Fulano, nacionalidade, estado civil, profissão, CPF XXX, RG XXX, residente e domiciliado na Rua XXX, Bairro XXX, Cidade, vem por seu procurador infra-assinado, respeitosamente, à presença de Vossa Excelência, requerer o presente RELAXAMENTO DE PRISÃO, com base no artigo 310, inciso I, do Código de Processo Penal e artigo , inciso LXV, da Constituição Federal/88, pelos fatos e fundamentos a seguir expostos:

I- DOS FATOS

Quando Fulano descansava em sua fazenda no dia 10 de março de 2011, aproveitando o dia longe da cidade o mesmo decidiu abrir sua garrafa de vinho, para curtir a belíssima vista de sua fazenda, logo após ele pegou seu carro e passou a conduzi-lo ao longo da estrada que tangencia sua propriedade rural, após percorrer cerca de dois quilômetros em uma estrada totalmente deserta, quando foi surpreendido por uma equipe da polícia militar que vasculharam aquela região a fim de procurar por um suspeito que havia foragido do presídio da localidade. Abordado pelos policiais, o requerente de maneira incisiva foi obrigado a realizar o teste de alcoolemia (bafômetro) em aparelho de ar alveolar, testando positivo o mesmo foi preso em flagrante, acusado de ter praticado o delito previsto no artigo 306, da Lei 9.503/1997 sendo-lhe negado no auto de prisão em flagrante o direito de se entrevistar com advogado e com seus familiares. O sr. José Alves permaneceu preso dois dias após a lavratura da prisão sendo que a autoridade não comunicou ao juízo competente e nem a própria defensoria pública.

II- DO DIREITO

1 ) DA NÃO COMUNICAÇÃO AO JUIZ COMPETENTE E À DEFENSORIA PÚBLICA .

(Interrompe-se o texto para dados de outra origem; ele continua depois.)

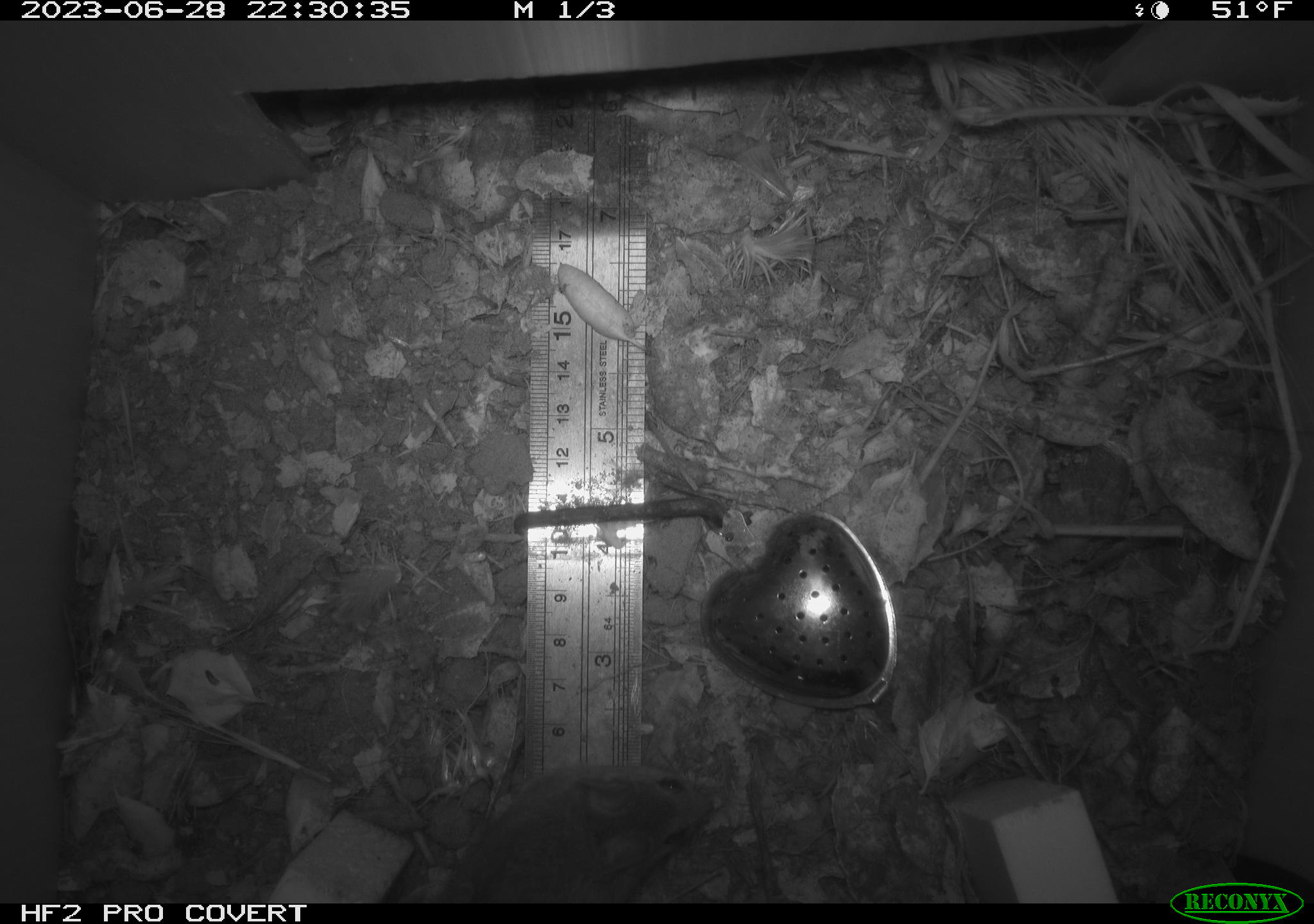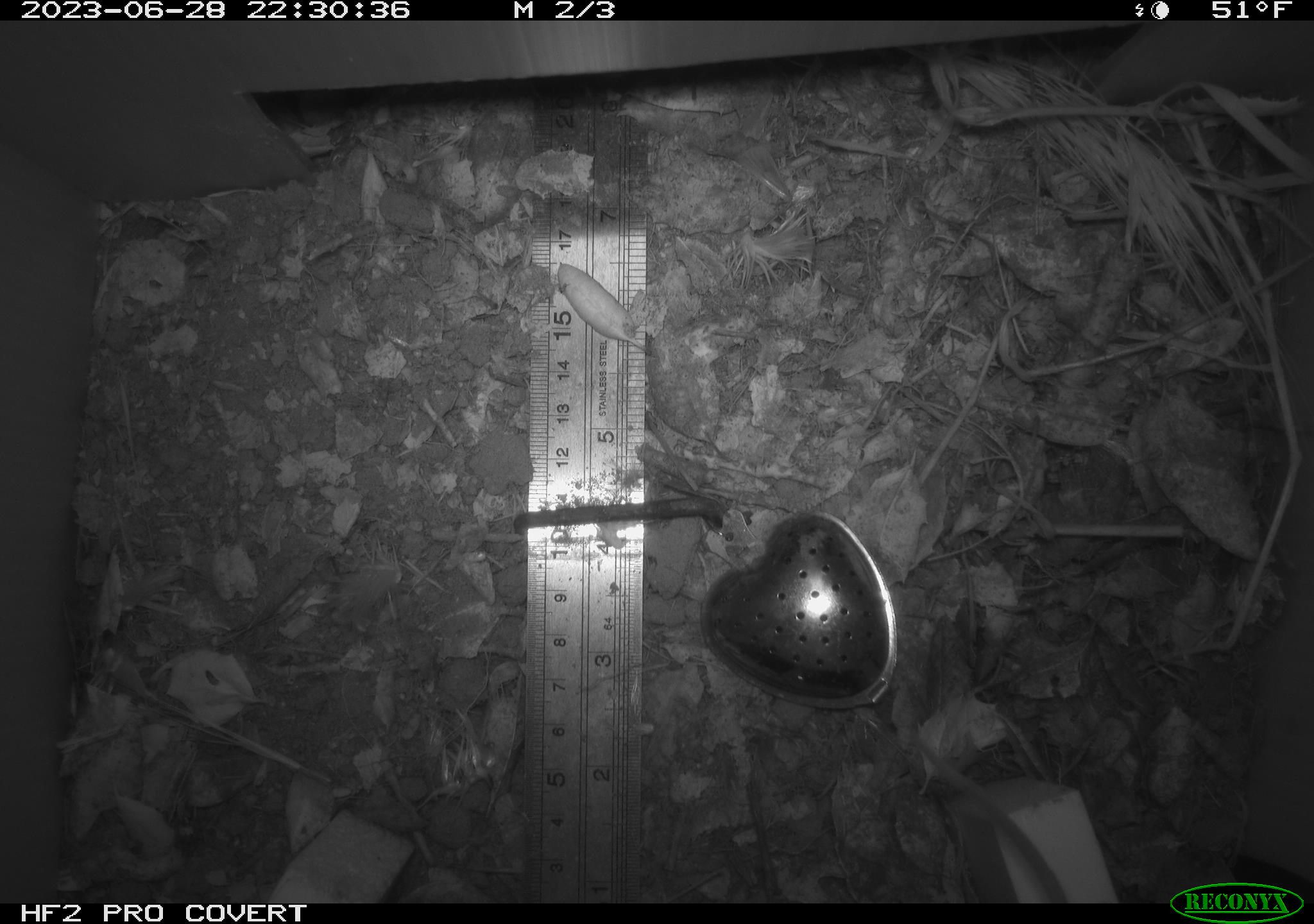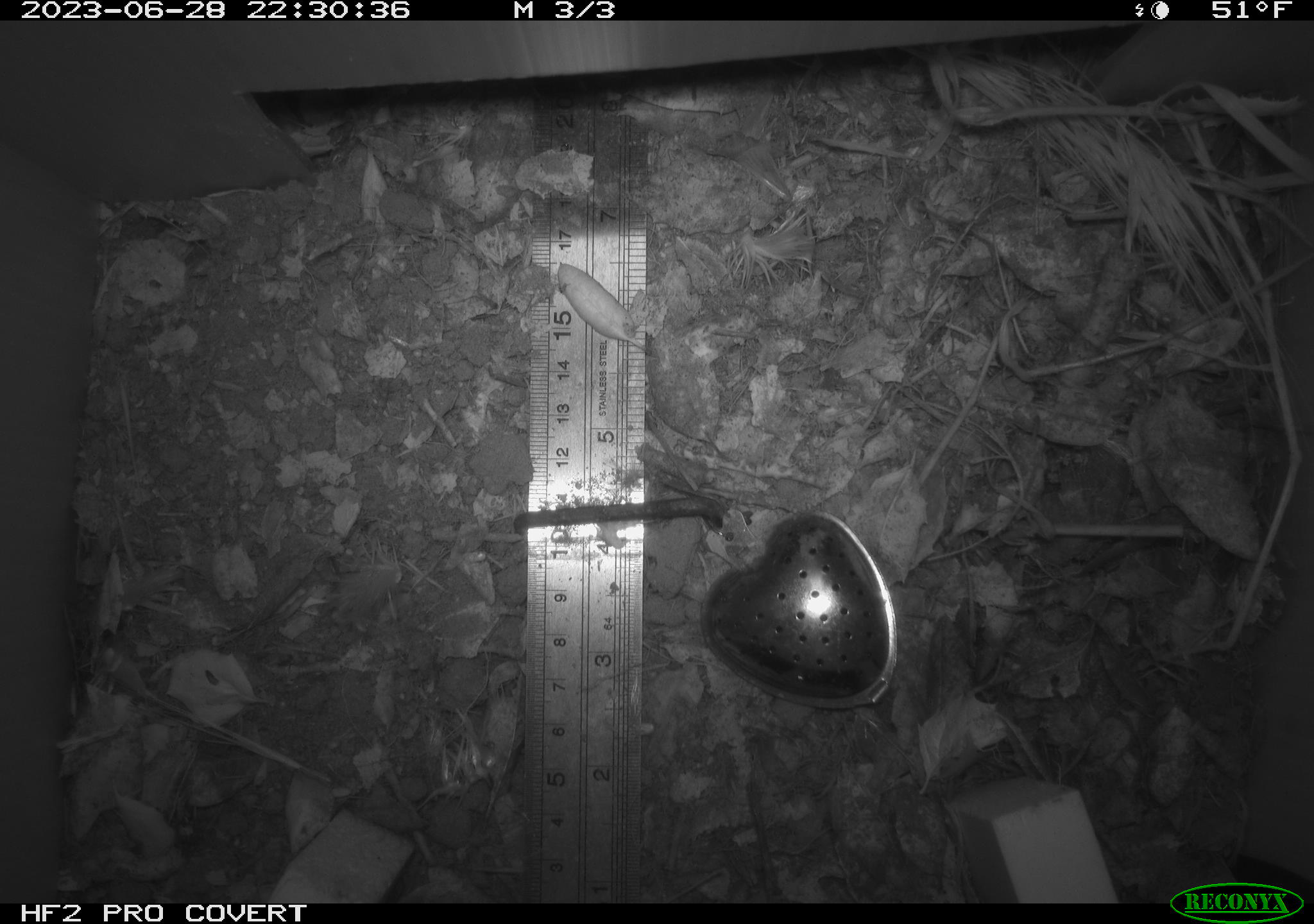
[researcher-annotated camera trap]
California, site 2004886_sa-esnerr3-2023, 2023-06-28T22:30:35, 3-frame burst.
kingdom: Animalia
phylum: Chordata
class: Mammalia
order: Rodentia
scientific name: Rodentia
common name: mouse species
Mouse species (Rodentia).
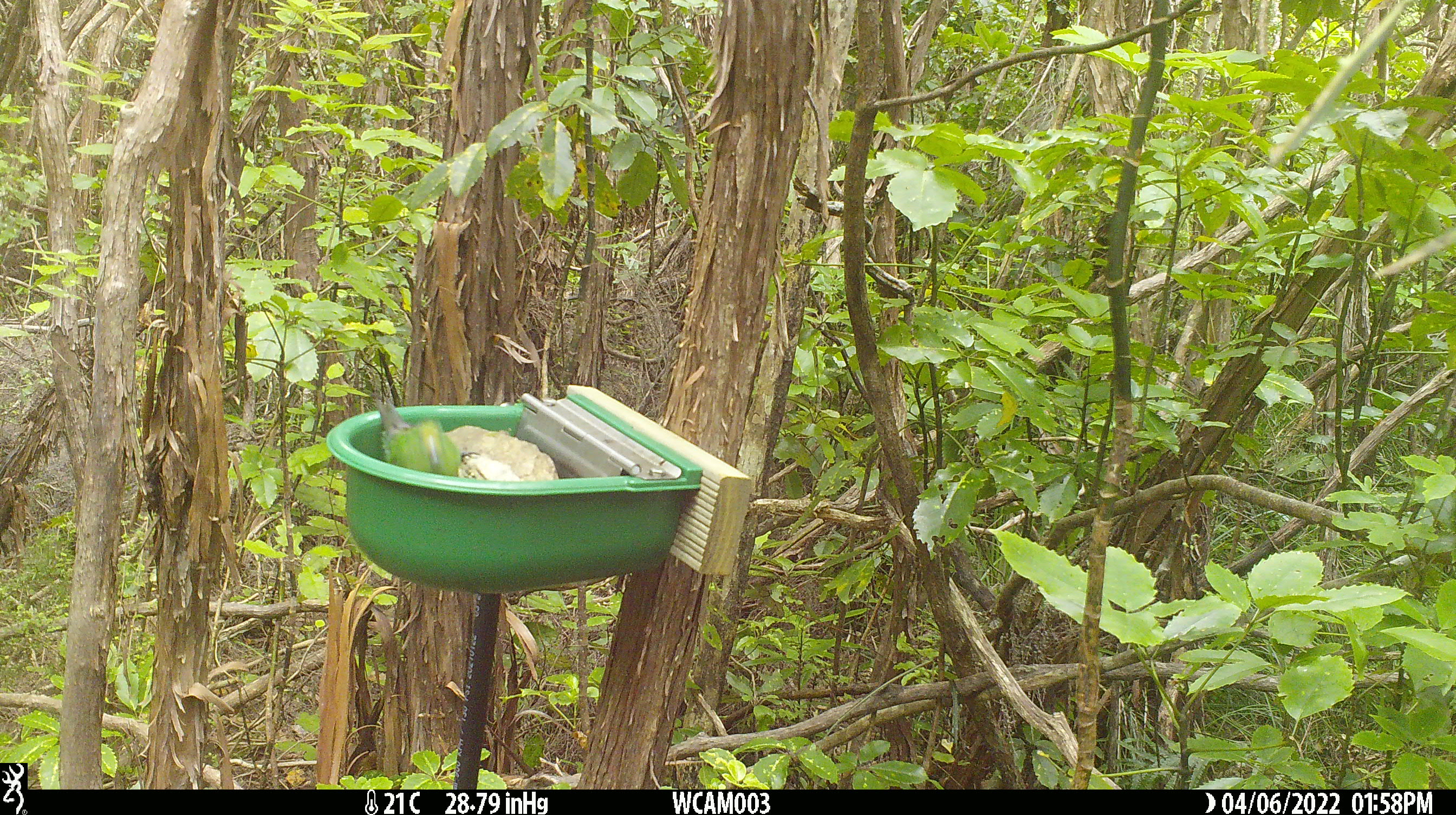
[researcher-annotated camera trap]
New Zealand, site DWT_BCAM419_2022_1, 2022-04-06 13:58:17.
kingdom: Animalia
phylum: Chordata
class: Aves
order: Psittaciformes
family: Psittaculidae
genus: Cyanoramphus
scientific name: Cyanoramphus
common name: parakeet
Parakeet (Cyanoramphus).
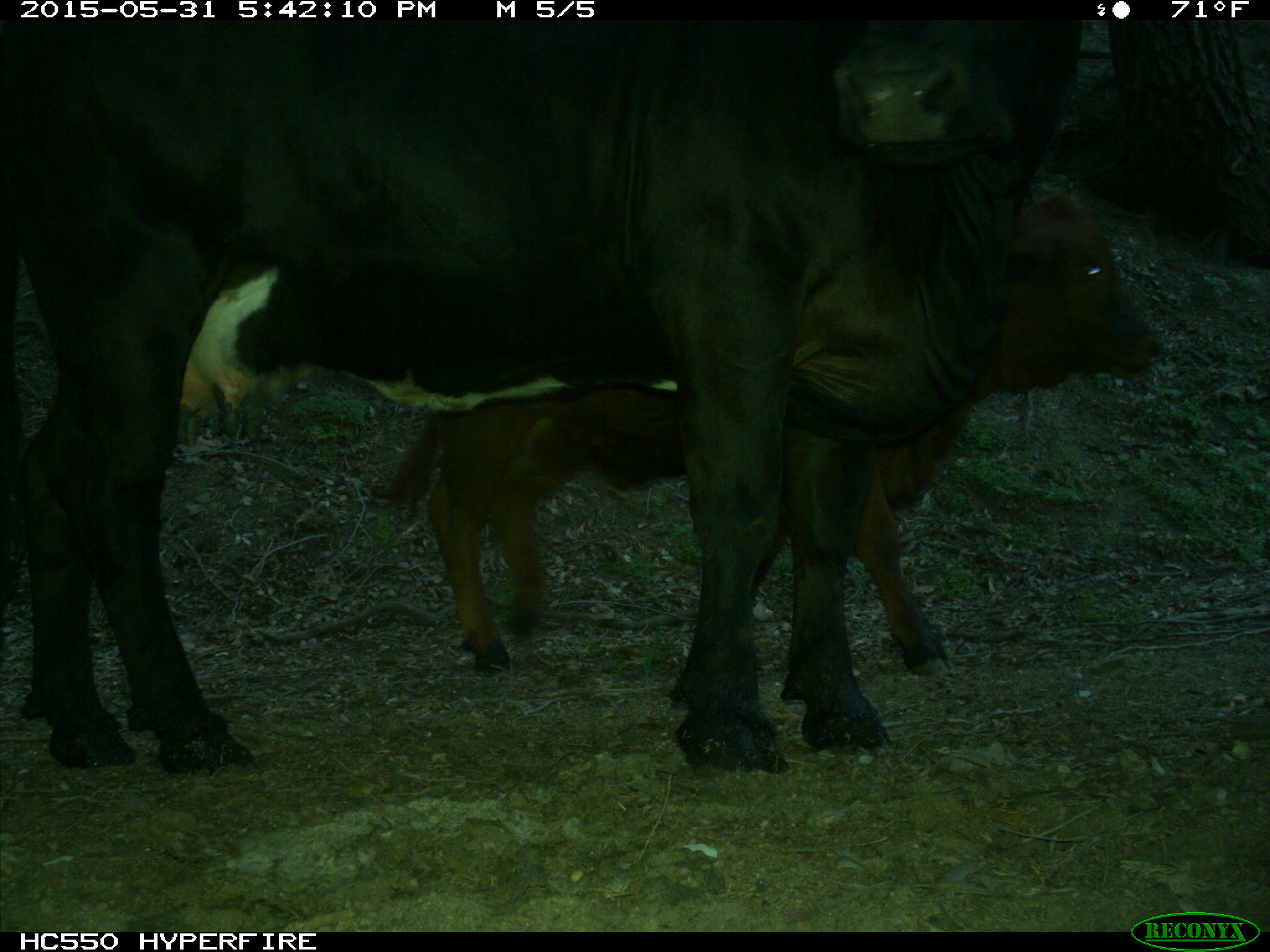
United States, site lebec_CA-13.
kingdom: Animalia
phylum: Chordata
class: Mammalia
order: Artiodactyla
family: Bovidae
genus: Bos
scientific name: Bos taurus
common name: domestic cow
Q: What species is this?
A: Bos taurus (domestic cow).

Diante dos fatos narrados, ficaram constatado a não comunicação da prisão ao juiz competente e à defensoria pública, o prazo legal é de 24 horas após a realização da prisão, como bem disciplina o art. 306, § 1, sendo assim o autuado não informando o nome de seu advogado, a cópia integral será destinada a Defensoria Pública. Em um Estado Democrático de Direito que é metodologia de garantias fundamentais, não se pode ter a tamanha inércia na hora de comunicar a prisão as autoridades disciplinadas no texto legal, a nossa magna carta traz no seu art. , inciso LXV, da Constituição:

art., inciso LXV, Cf/88 a prisão ilegal será imediatamente relaxada pela autoridade judiciária;


É indubitável as decisões proferidas pelos nossos egrégios tribunais acerca desse tema, nos dar um leque de oportunidade de vermos de forma axiológica tais interpretações .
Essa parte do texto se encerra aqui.